4. Keep Your Exterior Closets Warm
A closet with walls facing the exterior might create high relative humidity (RH). This can cause mold growth on the walls and the cold closet floor. Keep personal items off the floor and away from cool walls while storing them in a closet.
Installing carpet or rugs on the closet floor isn’t recommended as carpet traps biodegradable dust. If there is any old carpet you could remove it and replace it with LVP flooring, wood flooring, or tiles. Dust the baseboard trim and the floor off.
A heater designed for this purpose can help warm the air and manage the RH in an outside closet (or just the light). You can also leave the door open to let more warm air in. You can also choose a louvered closet door.
5. Check What You Can Do Outside To Help Control Indoor Humidity
Your house exterior significantly affects humidity levels in your house. That said, here are some brief suggestions for things you may do outside to help control your home's humidity levels:
- Keep gutters clean. Humidity is sometimes an indication of a leak, and the gutters are often to blame. When your gutters are blocked with leaves and debris, water can’t flow properly. It accumulates up and starts running into unwanted places. Cleaning your gutters might help avoid roof leaks. Gutter cleaning is recommended twice a year, between late spring and late summer. If your gutters fill up faster than that, clean them more frequently.
- Professionals can treat your home's foundation using Hydro clay, a temporary barrier that absorbs and blocks water. Basements often utilize it to stop leaks.
- Make sure that drainage ditches, gutters, and easements slope away from your residence. This will prevent water from draining into your home's or basement's foundation. Additionally, it helps in avoiding floods when there’s an accumulation of excess water.
- Keep an eye out for loose shingles, cracks, and deteriorating flashings. Also, keep an eye on any vents leading outside like your dryer vent. They may need to be replaced or repaired over time.
- If your home has a moisture problem, it may be due to a cold surface rather than excessive humidity. Installing storm windows or replacing single-pane windows with double-pane high-performance windows will reduce condensation. Mold and mildew on a wall or ceiling can be caused by inadequate insulation or air leaks that chill the surface. Seal air leaks and insulate.

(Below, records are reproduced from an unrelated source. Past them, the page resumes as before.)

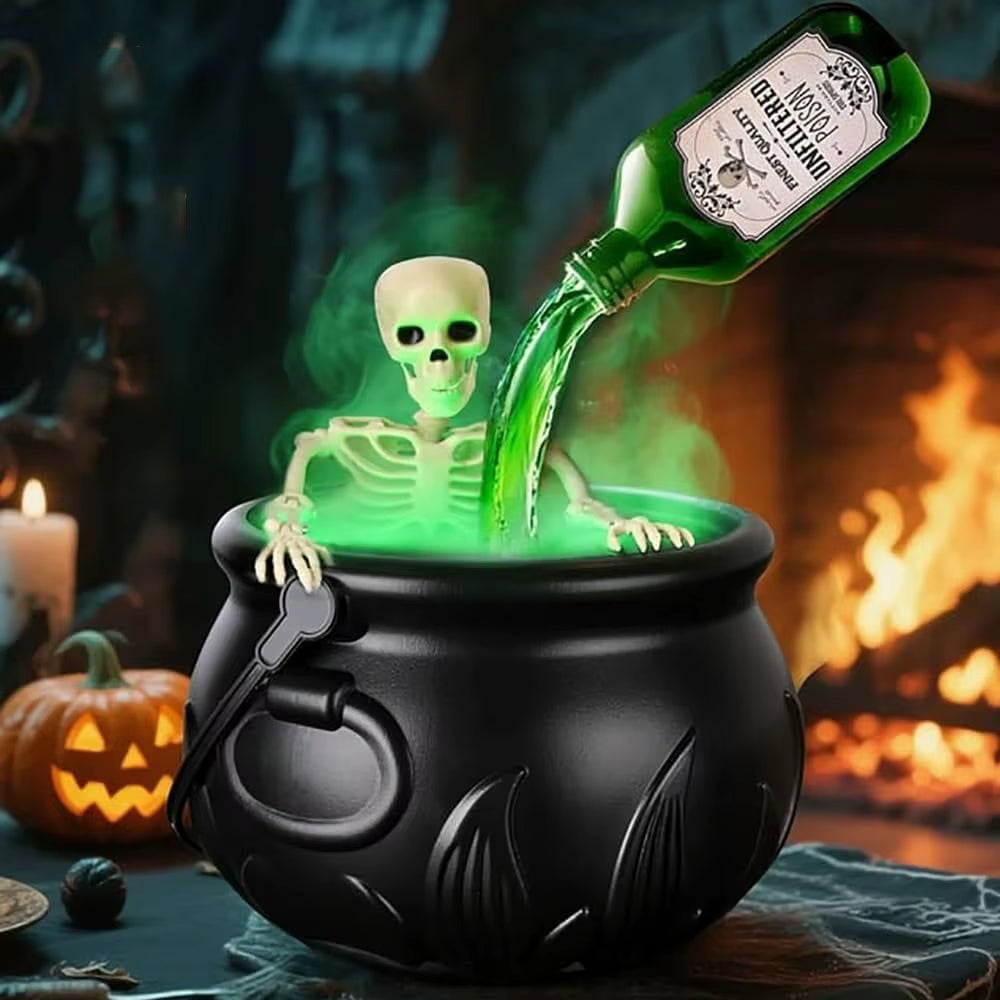 Halloween Witchcauldron with Led Light & Fog Mist Maker Skeleton Decor for Spooky Hocus Pocus Party, Home, Halloween Party
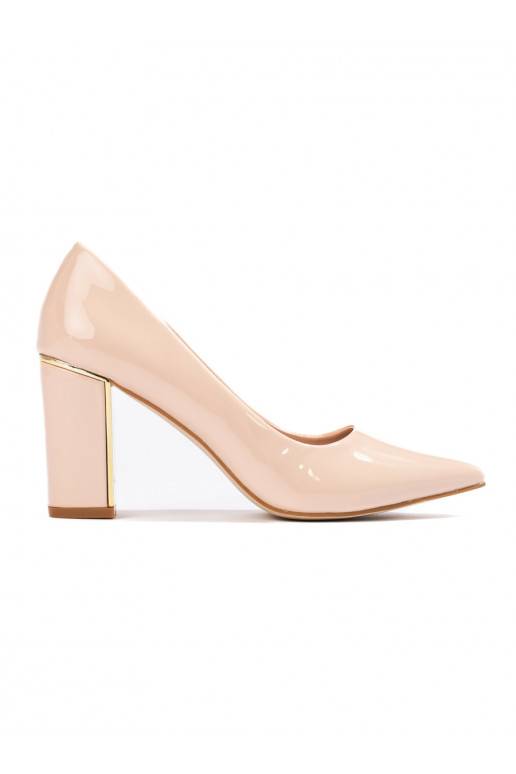 Klasické lakované lodičky na sloupkovém podpatku Shelovet béžové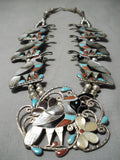 Native American Opulent Vintage Navajo Turquoise Inlay Sterling Silver Squash Blossom Necklace-Nativo Arts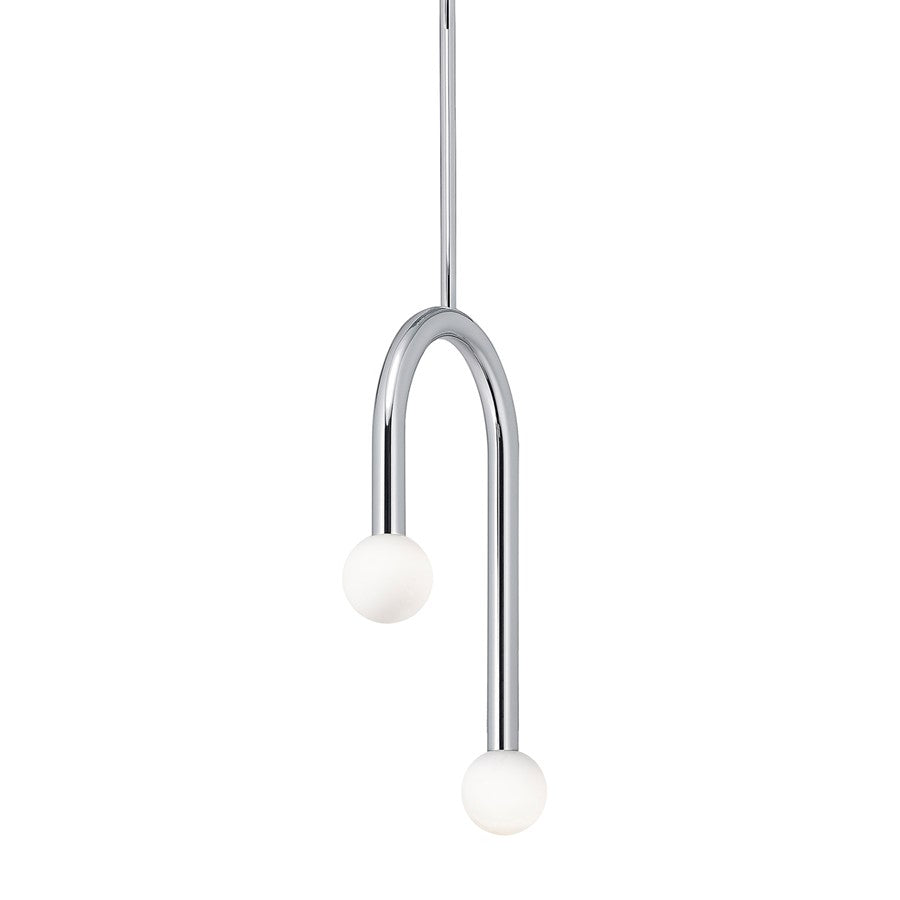 AFX Lighting Colette 1Lt 12" LED Pendant, Chrome/White - COEP12LAJUDPC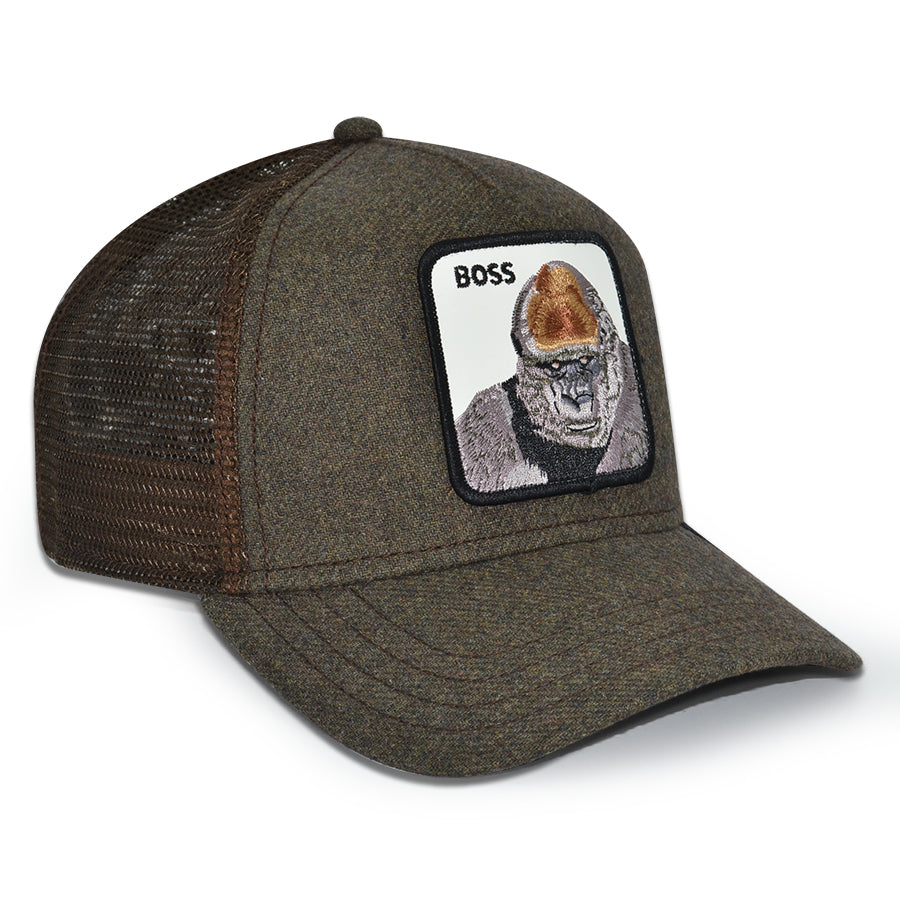THE TOP BOSS APE Goorin Bros Mesh Trucker Snapback Hat -Special Brown
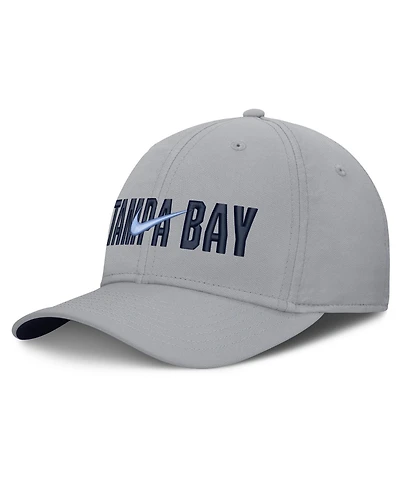 Nike Men's Gray Tampa Bay Rays Primetime Rise Dri-fit Flex Hat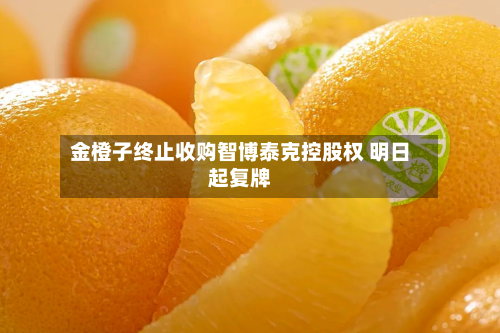 金橙子终止收购智博泰克控股权 明日起复牌-第1张图片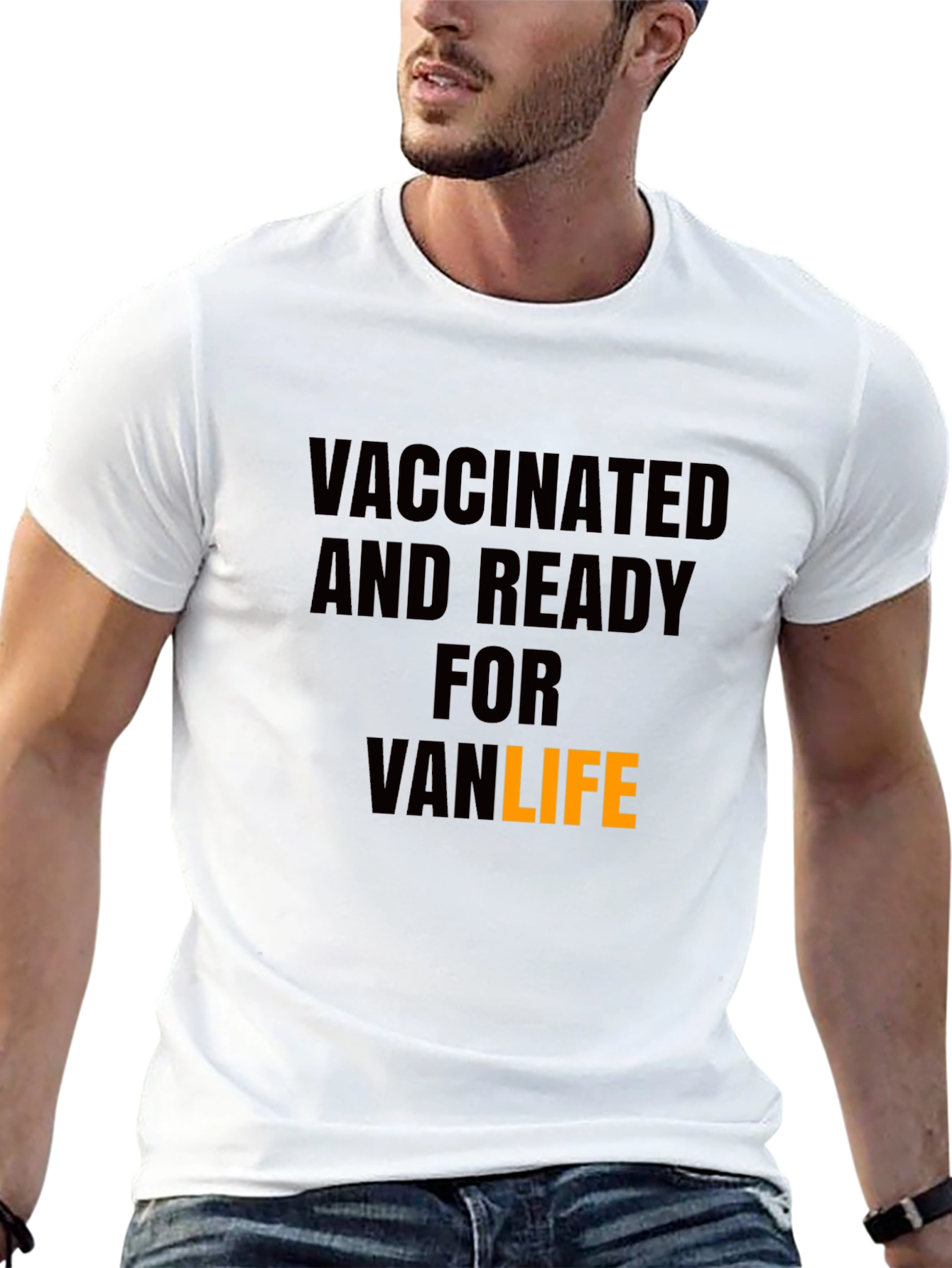 Black Vaccinated Van Life T-Shirt - Black view 13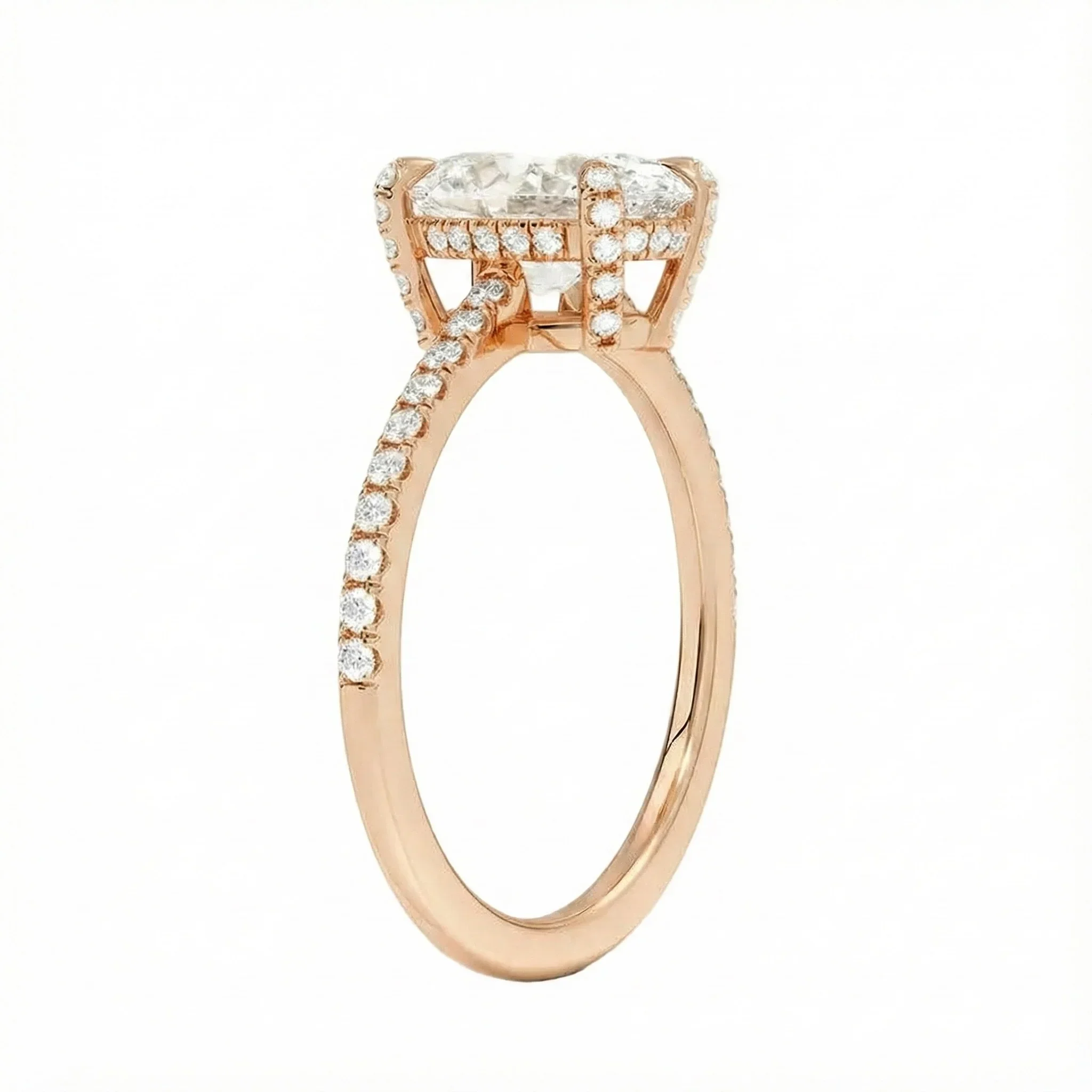 The Oval Hidden Brilliance – Encrusted Claw Pavé Ring - Image 5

6. Consider Installing A Whole-house Ventilation System
In homes, three different types of ventilation exist. Building cavity ventilation controls moisture in crawl areas and attics; spot ventilation removes moisture and other indoor pollutants where they’re produced; whole-house ventilation ensures occupants get enough fresh air.
If issues persist despite your efforts to resolve them, you may consider installing a whole-house ventilation system that provides a constant supply of fresh air to combat excessive dampness. In high-occupancy structures like apartments, whole-house ventilation may be the best option.
A whole-house ventilation system includes a quiet central exhaust fan with fresh air inlets and a mechanism to run the fan for at least 8 hours each day. The whole-house fan, which can also be used as a spot ventilator, must circulate enough air and be quiet enough so that residents don't turn it off. Air inlets are offered in many modern windows either through the wall. You must ensure airflow between rooms by undercutting inner doors, adding transform grilles, or another means that allow air to move between rooms.
You should maintain a healthy indoor humidity level. Besides being uncomfortable, excessive humidity might signal a more significant issue like a leak or structural damage. Use these tips to keep your home dry and comfy year-round. Consider the ideas mentioned here as you plan and prepare.